Midstream capacity constraints surface sooner than expected

Nov. 5, 2018
NGL prices in Conway, Kan., sank to discounts of 20-30¢/gal vs. prices in Mont Belvieu, Tex., and deep discounts persisted through early fourth-quarter 2018.

Dan Lippe

Petral Consulting Co.

Houston

NGL prices in Conway, Kan., sank to discounts of 20-30¢/gal vs. prices in Mont Belvieu, Tex., and deep discounts persisted through early fourth-quarter 2018. Prices for purity ethane spiked to 60-65¢/gal in September, while differentials between purity ethane and ethane-propane mix widened to 10¢/gal for most of the month. Despite these dramatic changes in interregional pricing differentials and unexpected strength in purity ethane prices, developments in normal butane markets merit attention.

The previous article in this series (OGJ, June 4, 2018, p. 62) examined ethane markets and the impact of the surge in ethylene production as several new world-scale plants came on stream.
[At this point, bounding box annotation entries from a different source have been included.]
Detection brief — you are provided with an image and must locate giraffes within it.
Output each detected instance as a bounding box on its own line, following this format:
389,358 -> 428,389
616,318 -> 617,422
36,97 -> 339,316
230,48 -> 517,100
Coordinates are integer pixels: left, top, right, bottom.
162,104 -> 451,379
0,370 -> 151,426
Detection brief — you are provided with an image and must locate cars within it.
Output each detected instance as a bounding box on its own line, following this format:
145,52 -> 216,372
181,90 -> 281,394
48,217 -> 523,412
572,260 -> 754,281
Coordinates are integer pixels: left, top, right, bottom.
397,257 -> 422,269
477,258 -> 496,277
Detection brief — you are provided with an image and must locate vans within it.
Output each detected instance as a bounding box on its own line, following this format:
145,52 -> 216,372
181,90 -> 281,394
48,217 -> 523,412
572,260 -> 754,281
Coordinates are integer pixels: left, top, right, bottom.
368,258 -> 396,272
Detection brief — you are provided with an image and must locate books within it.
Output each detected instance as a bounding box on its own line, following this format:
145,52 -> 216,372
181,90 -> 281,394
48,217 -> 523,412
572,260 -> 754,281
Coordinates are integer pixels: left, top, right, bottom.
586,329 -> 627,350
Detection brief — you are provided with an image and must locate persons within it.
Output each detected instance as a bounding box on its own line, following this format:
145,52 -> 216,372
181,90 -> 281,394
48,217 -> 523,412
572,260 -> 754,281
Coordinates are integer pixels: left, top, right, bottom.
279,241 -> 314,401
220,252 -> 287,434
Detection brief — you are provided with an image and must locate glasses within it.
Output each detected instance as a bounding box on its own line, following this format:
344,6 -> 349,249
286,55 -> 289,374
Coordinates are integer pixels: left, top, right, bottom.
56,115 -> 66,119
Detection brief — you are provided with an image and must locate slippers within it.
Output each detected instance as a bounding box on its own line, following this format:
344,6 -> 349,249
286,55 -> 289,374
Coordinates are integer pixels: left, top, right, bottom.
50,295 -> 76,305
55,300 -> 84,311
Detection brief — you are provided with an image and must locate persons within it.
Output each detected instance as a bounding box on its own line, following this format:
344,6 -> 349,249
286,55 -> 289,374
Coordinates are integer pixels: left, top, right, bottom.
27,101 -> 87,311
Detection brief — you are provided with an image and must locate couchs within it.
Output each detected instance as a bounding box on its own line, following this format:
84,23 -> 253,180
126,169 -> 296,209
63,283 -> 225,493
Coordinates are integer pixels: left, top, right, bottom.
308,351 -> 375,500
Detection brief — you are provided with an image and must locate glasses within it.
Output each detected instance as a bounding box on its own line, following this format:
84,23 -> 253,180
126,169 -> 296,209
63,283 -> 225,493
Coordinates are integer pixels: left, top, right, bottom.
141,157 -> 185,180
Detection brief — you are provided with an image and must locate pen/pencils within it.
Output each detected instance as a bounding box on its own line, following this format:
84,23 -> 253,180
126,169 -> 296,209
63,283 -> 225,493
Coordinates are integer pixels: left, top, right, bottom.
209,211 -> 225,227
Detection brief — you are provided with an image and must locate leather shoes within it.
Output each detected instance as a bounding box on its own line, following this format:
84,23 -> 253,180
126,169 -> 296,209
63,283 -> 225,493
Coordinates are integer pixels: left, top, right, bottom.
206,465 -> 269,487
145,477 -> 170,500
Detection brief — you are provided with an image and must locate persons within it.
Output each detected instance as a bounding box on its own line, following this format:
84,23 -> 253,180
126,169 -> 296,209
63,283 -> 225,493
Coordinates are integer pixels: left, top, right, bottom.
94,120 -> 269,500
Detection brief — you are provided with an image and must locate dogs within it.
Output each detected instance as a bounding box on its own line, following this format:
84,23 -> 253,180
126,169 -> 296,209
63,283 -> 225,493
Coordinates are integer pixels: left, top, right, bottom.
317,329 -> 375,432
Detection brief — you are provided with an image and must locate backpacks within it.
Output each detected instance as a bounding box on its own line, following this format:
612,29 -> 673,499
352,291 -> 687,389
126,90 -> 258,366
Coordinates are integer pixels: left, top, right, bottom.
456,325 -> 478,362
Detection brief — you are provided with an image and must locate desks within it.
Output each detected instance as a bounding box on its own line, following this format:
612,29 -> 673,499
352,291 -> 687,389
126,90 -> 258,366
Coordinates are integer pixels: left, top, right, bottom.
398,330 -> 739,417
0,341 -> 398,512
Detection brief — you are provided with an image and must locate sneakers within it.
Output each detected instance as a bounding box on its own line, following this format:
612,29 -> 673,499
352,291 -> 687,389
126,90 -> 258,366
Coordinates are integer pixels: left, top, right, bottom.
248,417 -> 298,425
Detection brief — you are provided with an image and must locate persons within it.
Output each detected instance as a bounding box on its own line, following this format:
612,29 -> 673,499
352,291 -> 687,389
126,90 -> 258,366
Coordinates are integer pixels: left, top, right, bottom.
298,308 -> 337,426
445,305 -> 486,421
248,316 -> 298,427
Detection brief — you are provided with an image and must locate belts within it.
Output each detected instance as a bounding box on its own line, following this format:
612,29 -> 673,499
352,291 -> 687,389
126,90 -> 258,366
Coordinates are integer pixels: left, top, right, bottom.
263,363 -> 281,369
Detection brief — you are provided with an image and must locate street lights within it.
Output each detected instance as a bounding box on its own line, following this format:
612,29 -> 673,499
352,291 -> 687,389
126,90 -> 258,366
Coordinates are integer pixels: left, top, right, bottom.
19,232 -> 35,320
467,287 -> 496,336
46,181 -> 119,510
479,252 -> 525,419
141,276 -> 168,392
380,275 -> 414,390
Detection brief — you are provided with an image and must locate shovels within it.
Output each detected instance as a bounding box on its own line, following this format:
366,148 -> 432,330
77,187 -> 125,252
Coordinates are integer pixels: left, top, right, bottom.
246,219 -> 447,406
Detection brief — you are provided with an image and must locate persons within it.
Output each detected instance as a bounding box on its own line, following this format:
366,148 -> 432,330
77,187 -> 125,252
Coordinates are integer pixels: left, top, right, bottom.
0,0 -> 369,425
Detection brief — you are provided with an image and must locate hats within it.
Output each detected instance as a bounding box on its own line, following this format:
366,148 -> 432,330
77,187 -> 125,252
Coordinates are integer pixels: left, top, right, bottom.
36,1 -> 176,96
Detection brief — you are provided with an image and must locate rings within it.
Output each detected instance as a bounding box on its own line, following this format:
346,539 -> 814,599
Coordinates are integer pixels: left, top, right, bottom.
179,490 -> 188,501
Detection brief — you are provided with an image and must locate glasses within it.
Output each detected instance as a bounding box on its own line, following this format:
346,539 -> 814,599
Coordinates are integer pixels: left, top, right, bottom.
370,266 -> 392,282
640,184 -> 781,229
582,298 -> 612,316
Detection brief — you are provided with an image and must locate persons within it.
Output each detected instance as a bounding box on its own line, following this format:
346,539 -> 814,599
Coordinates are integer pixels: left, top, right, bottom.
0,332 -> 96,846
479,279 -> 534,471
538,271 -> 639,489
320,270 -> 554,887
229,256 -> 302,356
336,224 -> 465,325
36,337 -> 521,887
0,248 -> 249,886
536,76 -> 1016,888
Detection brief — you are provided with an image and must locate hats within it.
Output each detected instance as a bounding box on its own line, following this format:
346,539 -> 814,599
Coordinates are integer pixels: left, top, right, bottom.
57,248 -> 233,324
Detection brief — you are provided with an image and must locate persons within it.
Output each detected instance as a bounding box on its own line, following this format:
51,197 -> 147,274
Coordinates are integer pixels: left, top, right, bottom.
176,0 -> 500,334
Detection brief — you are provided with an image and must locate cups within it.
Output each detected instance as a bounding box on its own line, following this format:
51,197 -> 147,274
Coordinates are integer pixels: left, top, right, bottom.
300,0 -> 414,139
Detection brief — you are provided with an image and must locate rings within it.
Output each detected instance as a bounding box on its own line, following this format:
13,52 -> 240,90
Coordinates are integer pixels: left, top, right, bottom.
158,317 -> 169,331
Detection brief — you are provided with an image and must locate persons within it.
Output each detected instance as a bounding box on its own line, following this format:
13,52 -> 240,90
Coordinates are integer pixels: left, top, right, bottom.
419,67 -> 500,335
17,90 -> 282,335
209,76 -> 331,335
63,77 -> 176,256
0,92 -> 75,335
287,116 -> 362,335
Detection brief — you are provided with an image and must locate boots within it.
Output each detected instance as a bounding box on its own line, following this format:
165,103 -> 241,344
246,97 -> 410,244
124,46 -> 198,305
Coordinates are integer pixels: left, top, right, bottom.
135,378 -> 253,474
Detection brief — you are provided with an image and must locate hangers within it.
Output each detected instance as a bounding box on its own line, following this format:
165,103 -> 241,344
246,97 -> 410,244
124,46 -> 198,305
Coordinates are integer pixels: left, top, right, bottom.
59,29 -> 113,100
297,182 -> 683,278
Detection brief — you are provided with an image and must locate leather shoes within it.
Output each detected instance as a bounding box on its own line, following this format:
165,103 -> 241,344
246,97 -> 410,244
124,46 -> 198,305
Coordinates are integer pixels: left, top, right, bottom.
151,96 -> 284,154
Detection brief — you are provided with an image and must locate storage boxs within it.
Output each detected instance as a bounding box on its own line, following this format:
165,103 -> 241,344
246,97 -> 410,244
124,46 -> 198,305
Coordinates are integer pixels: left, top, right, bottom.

Pricing differentials between gas-plant normal butane and refinery butane, however, indicate the normal butane balance in the US Gulf Coast (USGC) reached a tipping point that has implications for winter RVP-blending demand and exports during fourth-quarter 2018 and first-quarter 2019.

Consistent with the series’ focus on midstream industry trends, this article also provides highlights of basic trends in NGL production with a focus on year-over-year NGL supply growth in key regions in second-half 2017 and first-half 2018. Midstream companies will resolve these constraints within the next few years. More importantly, crude oil producers in the Permian basin also encountered pipeline-capacity constraints for crude oil and natural gas in first-half 2018. Pipeline constraints for crude oil and associated natural gas will tend to reduce growth rates for NGL raw-mix production in this increasingly important basin.

NGL raw-mix production

Crude oil and associated gas production have been the primary drivers for gas-plant NGL production in the USGC, Midcontinent, and Rocky Mountains since 2012. During the general downturn in oil-directed drilling activity and in sharp contrast with Eagle Ford, growth in crude oil production in the Permian basin (West Texas, southeast New Mexico) slowed but did not decline.

Crude oil production in the Permian basin and Eagle Ford accounted for 83-85% of total crude production in Texas in 2013-17. In 2011-13, crude production in the Permian basin (Texas Railroad District 8, 8A, 7C, and 10) accounted for 24.8% of growth in production in Texas while Eagle Ford growth accounted for 67.9%. In 2013-17, the Permian basin accounted for 56.0% of growth in Texas production while Eagle Ford accounted for only 35.6%. The primary driver for USGC NGL production is clearly now West Texas and eastern New Mexico. All eyes are on crude oil and associated natural gas production in the Permian basin and the race to complete at least two natural gas pipelines and three or more new crude pipelines. In the meantime, growth in NGL production through yearend 2019, most likely, will be slower than in first-half 2018.

Trends in production ratios for propane+ vs. crude oil production in New Mexico and Texas provide quantitative insight into constraints limiting gas-plant NGL production.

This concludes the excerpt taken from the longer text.